## TEXTE FOURNI:
#####

Même en Russie, y’a pas de vaccin contre la connerie humaine, y compris lorsqu’elle s’insinue chez les plus jeunes. Et la Mère Patrie de Poutine que nous donnent à voir Aurélien Ducoudray et Anlor vient renforcer le constat. C’est ainsi que les deux auteurs ont expédié une petite troupe d’adolescents, comme chaque année, dans une forêt sauvage et aux dangers multiples. Une colo’ en mode survivaliste et dont le seul intérêt n’est pas d’enseigner aux mini-adultes à s’aimer les uns les autres, mais à se haïr. Et se faire la guerre. Ça a tellement bien marché, sous les ordres d’un tyran « vodkaïsé » et en mode full metal jeunesse, que le petit groupe ne s’est pas soudé les coudes mais a commencé à se dessouder. Les leaders s’opposant et demandant à chacun, à commencer par les plus influençables, de choisir leur camp. Ou de décamper.

Résumé de l’éditeur : Pour Katyusha, les vacances au Camp Poutine sont encore plus mouvementées que prévu! Prise en grippe par Anton, qui a monté les autres enfants du camp contre elle, la jeunne fille a dû s’enfuir avec ses amis Gennady et Kirill, pour éviter d’être lynchée. Réfugiés dans un cimetière abandonné, les trois fugitifs font la connaissance de Volkoff, accompagné par son ours Staline, qui va les aider à affronter des nouveaux dangers.

#####

## MODE OPÉRATOIRE:
Recopiez le passage du texte fourni qui commence aux mots « Même en Russie, y’a » et s'arrête après « Ou de décamper. », en remplaçant « forêt » par « taïga ».

#####

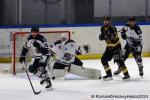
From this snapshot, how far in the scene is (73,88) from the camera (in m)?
7.87

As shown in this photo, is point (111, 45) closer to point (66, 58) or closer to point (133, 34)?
point (133, 34)

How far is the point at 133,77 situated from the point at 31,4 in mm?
4808

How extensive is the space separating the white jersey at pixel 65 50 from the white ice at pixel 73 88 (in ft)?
1.22

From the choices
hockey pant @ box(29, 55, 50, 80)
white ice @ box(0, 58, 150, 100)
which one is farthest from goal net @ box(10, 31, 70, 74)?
hockey pant @ box(29, 55, 50, 80)

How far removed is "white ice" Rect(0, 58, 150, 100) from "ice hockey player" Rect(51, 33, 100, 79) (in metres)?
0.19

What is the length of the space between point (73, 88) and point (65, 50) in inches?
42.1

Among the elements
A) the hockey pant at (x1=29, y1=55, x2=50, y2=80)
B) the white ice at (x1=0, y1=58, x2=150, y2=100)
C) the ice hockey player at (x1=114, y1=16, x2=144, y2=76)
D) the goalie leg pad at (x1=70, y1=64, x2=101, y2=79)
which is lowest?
the white ice at (x1=0, y1=58, x2=150, y2=100)

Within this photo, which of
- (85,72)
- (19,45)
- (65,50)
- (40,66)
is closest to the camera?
(40,66)

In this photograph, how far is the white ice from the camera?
7.13m

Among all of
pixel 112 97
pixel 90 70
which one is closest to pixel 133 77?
pixel 90 70

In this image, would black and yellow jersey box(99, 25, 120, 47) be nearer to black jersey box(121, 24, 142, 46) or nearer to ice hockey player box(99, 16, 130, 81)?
ice hockey player box(99, 16, 130, 81)

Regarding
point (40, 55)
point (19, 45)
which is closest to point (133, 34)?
→ point (40, 55)

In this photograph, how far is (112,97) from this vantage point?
22.9ft

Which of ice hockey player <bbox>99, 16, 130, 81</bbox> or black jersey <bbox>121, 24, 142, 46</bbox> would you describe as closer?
ice hockey player <bbox>99, 16, 130, 81</bbox>
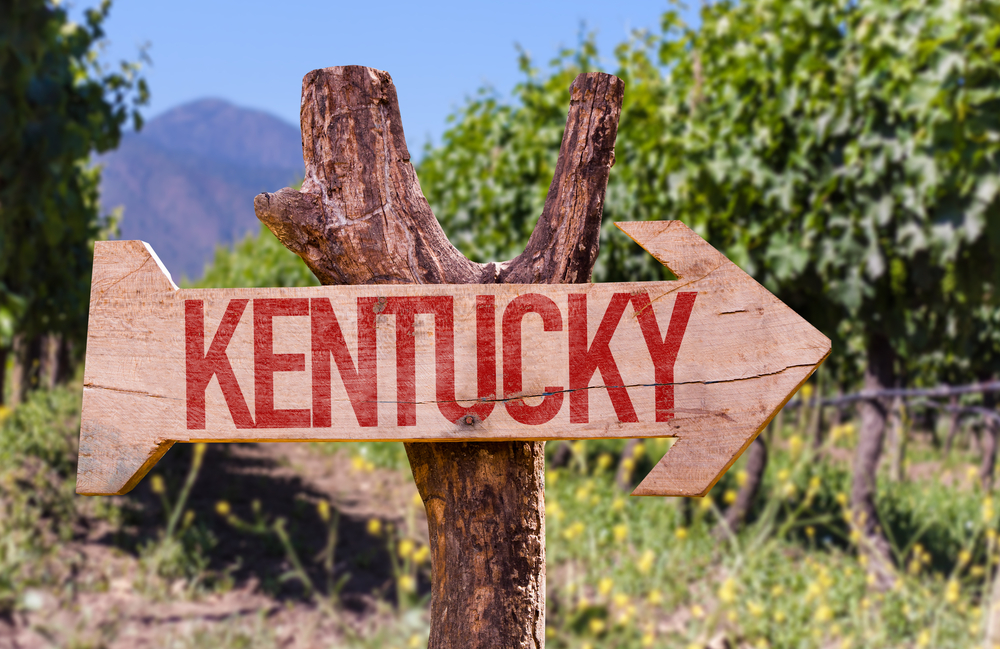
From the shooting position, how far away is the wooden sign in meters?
0.97

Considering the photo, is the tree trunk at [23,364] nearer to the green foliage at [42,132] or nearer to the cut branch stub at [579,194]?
the green foliage at [42,132]

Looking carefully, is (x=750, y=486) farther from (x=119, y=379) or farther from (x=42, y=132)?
(x=42, y=132)

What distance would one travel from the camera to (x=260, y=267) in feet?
31.9

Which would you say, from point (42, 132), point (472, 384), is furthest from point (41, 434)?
point (472, 384)

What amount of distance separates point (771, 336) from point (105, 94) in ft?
19.5

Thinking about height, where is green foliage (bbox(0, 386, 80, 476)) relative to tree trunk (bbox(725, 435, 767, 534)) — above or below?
above

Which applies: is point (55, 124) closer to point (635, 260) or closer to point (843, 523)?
point (635, 260)

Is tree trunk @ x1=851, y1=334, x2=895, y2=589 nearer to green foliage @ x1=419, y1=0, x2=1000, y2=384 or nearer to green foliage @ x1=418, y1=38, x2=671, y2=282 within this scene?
green foliage @ x1=419, y1=0, x2=1000, y2=384

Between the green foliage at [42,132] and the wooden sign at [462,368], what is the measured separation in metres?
2.88

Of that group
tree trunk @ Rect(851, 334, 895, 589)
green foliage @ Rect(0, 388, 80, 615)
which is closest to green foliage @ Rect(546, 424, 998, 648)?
tree trunk @ Rect(851, 334, 895, 589)

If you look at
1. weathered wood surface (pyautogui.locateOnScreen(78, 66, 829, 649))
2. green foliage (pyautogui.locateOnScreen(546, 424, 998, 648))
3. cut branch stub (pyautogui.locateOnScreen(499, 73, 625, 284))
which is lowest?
green foliage (pyautogui.locateOnScreen(546, 424, 998, 648))

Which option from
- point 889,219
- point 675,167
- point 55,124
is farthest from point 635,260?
point 55,124

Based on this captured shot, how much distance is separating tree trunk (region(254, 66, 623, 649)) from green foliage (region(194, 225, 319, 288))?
14.2 feet

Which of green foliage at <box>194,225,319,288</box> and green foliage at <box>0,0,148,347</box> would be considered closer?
green foliage at <box>0,0,148,347</box>
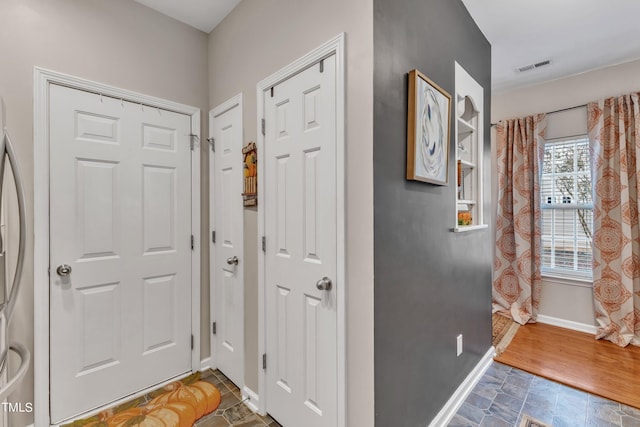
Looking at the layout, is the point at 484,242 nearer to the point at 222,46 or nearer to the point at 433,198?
the point at 433,198

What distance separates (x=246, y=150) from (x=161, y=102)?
0.78 metres

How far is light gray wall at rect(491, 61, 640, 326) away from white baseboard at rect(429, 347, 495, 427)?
1.39 metres

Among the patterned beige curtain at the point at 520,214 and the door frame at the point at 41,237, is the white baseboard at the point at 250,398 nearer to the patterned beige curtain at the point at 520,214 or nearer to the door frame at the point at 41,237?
the door frame at the point at 41,237

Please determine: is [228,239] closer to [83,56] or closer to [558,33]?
[83,56]

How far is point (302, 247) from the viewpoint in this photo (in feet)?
5.13

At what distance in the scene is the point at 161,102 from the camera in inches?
82.1

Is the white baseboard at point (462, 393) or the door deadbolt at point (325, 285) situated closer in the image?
the door deadbolt at point (325, 285)

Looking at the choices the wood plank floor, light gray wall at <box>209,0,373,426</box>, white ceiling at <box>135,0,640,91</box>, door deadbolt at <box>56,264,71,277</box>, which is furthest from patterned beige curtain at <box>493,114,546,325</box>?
door deadbolt at <box>56,264,71,277</box>

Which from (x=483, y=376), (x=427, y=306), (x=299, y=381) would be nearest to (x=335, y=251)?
(x=427, y=306)

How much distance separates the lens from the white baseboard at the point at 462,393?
1722mm

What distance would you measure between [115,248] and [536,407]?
2.95 meters

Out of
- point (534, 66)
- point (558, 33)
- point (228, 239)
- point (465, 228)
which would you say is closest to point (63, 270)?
point (228, 239)

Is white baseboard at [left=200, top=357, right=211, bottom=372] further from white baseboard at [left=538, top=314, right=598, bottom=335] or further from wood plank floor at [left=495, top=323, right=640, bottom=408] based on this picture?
white baseboard at [left=538, top=314, right=598, bottom=335]

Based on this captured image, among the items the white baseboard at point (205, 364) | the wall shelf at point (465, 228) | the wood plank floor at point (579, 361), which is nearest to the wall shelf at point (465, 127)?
the wall shelf at point (465, 228)
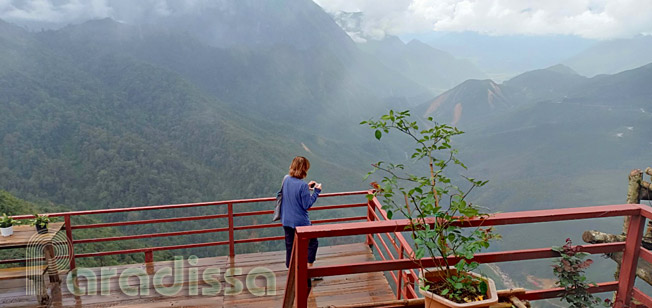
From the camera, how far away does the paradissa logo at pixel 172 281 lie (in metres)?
3.96

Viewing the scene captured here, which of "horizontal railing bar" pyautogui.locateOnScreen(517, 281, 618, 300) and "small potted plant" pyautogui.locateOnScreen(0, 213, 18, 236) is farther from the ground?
"horizontal railing bar" pyautogui.locateOnScreen(517, 281, 618, 300)

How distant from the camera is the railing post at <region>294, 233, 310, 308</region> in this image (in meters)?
1.93

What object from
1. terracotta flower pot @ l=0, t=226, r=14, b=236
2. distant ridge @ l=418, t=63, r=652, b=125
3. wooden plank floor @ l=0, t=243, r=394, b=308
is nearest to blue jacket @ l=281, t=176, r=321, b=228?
wooden plank floor @ l=0, t=243, r=394, b=308

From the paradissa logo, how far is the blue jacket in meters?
0.86

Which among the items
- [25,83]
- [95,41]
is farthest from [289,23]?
[25,83]

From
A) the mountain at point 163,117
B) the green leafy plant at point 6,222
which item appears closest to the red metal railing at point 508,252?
the green leafy plant at point 6,222

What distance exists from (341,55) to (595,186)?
117 m

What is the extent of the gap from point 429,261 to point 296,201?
4.98ft

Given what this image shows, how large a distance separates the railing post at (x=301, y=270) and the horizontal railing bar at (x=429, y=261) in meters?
0.06

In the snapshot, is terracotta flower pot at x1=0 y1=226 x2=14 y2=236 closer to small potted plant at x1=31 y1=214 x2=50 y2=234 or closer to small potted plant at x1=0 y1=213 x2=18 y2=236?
small potted plant at x1=0 y1=213 x2=18 y2=236

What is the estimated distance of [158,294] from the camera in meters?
3.89

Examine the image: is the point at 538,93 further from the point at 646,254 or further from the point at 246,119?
the point at 646,254

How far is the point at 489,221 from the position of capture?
Result: 80.7 inches

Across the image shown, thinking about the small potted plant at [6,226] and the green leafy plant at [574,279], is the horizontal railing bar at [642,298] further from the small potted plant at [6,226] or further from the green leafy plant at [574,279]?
the small potted plant at [6,226]
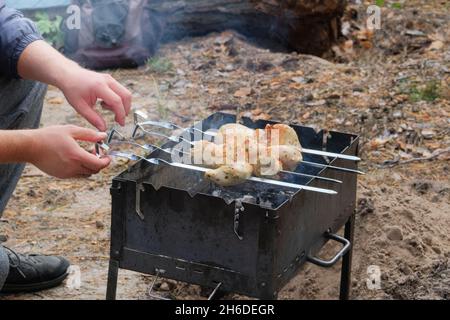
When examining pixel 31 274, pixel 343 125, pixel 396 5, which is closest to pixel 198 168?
pixel 31 274

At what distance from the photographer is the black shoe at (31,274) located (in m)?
4.20

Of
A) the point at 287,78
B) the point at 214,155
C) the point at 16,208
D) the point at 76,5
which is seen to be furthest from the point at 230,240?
the point at 76,5

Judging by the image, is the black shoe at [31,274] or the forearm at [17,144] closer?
the forearm at [17,144]

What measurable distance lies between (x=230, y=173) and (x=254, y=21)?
4671 mm

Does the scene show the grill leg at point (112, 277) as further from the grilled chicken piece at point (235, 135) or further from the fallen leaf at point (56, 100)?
the fallen leaf at point (56, 100)

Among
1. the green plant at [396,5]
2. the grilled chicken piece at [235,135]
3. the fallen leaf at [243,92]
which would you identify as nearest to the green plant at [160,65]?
the fallen leaf at [243,92]

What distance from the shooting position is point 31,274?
420 centimetres

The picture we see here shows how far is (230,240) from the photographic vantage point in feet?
10.0

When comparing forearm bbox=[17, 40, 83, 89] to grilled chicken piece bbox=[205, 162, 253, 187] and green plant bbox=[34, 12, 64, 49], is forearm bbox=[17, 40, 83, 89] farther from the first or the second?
green plant bbox=[34, 12, 64, 49]

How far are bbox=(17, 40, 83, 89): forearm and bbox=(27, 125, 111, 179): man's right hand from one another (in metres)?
0.59

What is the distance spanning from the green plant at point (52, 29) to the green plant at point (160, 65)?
1.06m

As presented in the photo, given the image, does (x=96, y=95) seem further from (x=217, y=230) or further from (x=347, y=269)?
(x=347, y=269)

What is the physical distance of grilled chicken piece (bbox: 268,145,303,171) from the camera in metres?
3.35

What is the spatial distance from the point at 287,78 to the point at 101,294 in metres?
3.13
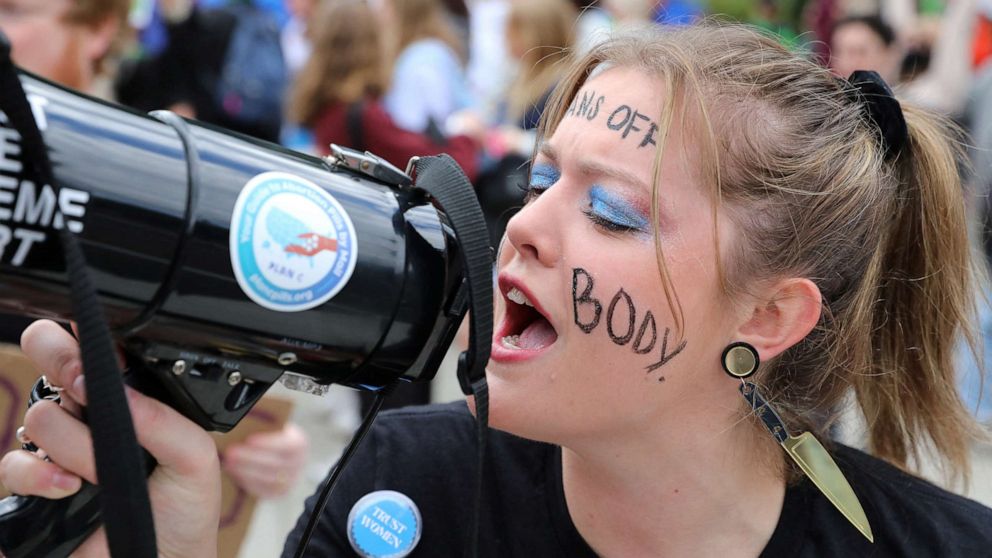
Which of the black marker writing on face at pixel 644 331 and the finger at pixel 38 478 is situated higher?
the black marker writing on face at pixel 644 331

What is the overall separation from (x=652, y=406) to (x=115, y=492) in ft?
2.71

#####

## SOLUTION PROPOSÉE:
Même en Russie, y’a pas de vaccin contre la connerie humaine, y compris lorsqu’elle s’insinue chez les plus jeunes. Et la Mère Patrie de Poutine que nous donnent à voir Aurélien Ducoudray et Anlor vient renforcer le constat. C’est ainsi que les deux auteurs ont expédié une petite troupe d’adolescents, comme chaque année, dans une taïga sauvage et aux dangers multiples. Une colo’ en mode survivaliste et dont le seul intérêt n’est pas d’enseigner aux mini-adultes à s’aimer les uns les autres, mais à se haïr. Et se faire la guerre. Ça a tellement bien marché, sous les ordres d’un tyran « vodkaïsé » et en mode full metal jeunesse, que le petit groupe ne s’est pas soudé les coudes mais a commencé à se dessouder. Les leaders s’opposant et demandant à chacun, à commencer par les plus influençables, de choisir leur camp. Ou de décamper.